* TASKS TO PERFORM *
(a) In the passage on raising rent, list the things its final paragraph says a landlord should know.
(b) Reproduce every one of the rows that follow the passage on raising rent, line by line and without changes.

* SOURCE PASSAGE *
Demand for rental property has never been higher. Between the difficulty of obtaining a mortgage and more renters focusing on increasing their savings, it is certainly a good time to be a landlord. That being said, just because you own a rental property doesn’t mean you can name your rental price. If you are considering increasing your monthly rent, there are a few things you need to consider. Even if your market warrants a slight bump, it may not be the best thing for your rental portfolio. A quality tenant is always better than trying to squeeze every last dollar out of a property.

The first thing you need to consider with your property is what your goals are. Everyone would like to make more money every month, but if increasing your rent brings you unforeseen problems, it may not be worth it. If you are interested in holding onto the property for the long term, increasing rent may not be for you. A higher rent will increase your cash flow, but it can also make it more difficult to find tenants and increase how you will need to present the property. Money is always nice, but if you increase your rent too much, it can cause more problems than it is worth.

In order to determine if an increase works for your property, you need to know what is on the market. Blindly increasing – just because you saw something on the news about high demand for rental properties – may not work in your area. You need to know what is out there and what other properties have that you don’t. This requires you to do your homework. Physically see as many homes on the market in your area as you can and evaluate their pros and cons. If you are realistic about the strengths of your property – in comparison to your market – you can get a good idea of whether or not you can bump up your rent. If you overprice your property, you will end up having trouble finding tenants, which could result in your taking on a bad one out of desperation.

If you find that an increase is warranted, you would be wise to give your tenants more than enough time to adjust. In most cases, you should only increase from lease to lease – and not before. There are times, however, when a tenant is on a month-to-month lease or they want to stay in the property after the original lease expires. The more notice you can give them, the better chance they will accept it and brace for the change. Before you do this, you should evaluate if the increase is really worth all that finding a new tenant entails. If you have a good tenant that pays on time every month and takes care of your house, you may not realize how good you have it. How much they are worth depends on you, but if you have ever dealt with a bad tenant, you know that good tenants can make your life that much easier. Most rent increases will not be staggering, but the $50 or $100 a month may be important to your tenant. A good tenant that will stay in the house may be worth waiting to increase until they decide to leave.

While the rental market is hot now, there is no telling when that will change. It does make sense at times to increase your rent and maximize your cash flow, but you need to always have an eye on the market. If you overprice your property, it can cause less demand – which will force you to scramble at the 11th hour to find a tenant. The right amount is one in which there is constant demand and you can pick and choose among the best possible tenants. If the demand is low, it will force you to consider a bad tenant – which will cost more than any slight rental increase you are considering. Investing is all about risk vs. reward. If the reward of trying to squeeze an extra couple of dollars is more than the risk of taking on a bad tenant, increasing the rent doesn’t make sense at this time.

It is also important to note that raising the rent may not be legal for your given property or town. If you are on a fixed rate rent or there are caps, you will need town approval before you can up your rent. This process can take several weeks, so you had better start it early enough to get your approval and properly promote your property. You may also need to justify your increase with comparable rentals or improvements you have made to your property. Check with your local municipality if you have rent controlled tenants and are considering making an increase.

There is a difference between maximizing your rental value and knowing when less is more. If you are leaving hundreds of dollars on the table, it certainly makes sense to raise your rent. If you are just trying to squeeze the last dollar out of a deal, you could easily end up doing more harm than good. You should know your tenants, your market and what the pros and cons are of making any increase. Only after you evaluate everything, can you determine if the increase is worth it. In some cases, it may not be in your best interest.

* EXTRACTED DATA *
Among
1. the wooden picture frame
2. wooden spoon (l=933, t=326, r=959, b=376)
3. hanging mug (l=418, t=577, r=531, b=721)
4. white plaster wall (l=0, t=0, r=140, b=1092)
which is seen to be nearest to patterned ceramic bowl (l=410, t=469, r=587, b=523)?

* RESPONSES PER TASK *
(a)
- Your tenants
- Your market
- The pros and cons of making any increase

(b)
Among
1. the wooden picture frame
2. wooden spoon (l=933, t=326, r=959, b=376)
3. hanging mug (l=418, t=577, r=531, b=721)
4. white plaster wall (l=0, t=0, r=140, b=1092)
which is seen to be nearest to patterned ceramic bowl (l=410, t=469, r=587, b=523)?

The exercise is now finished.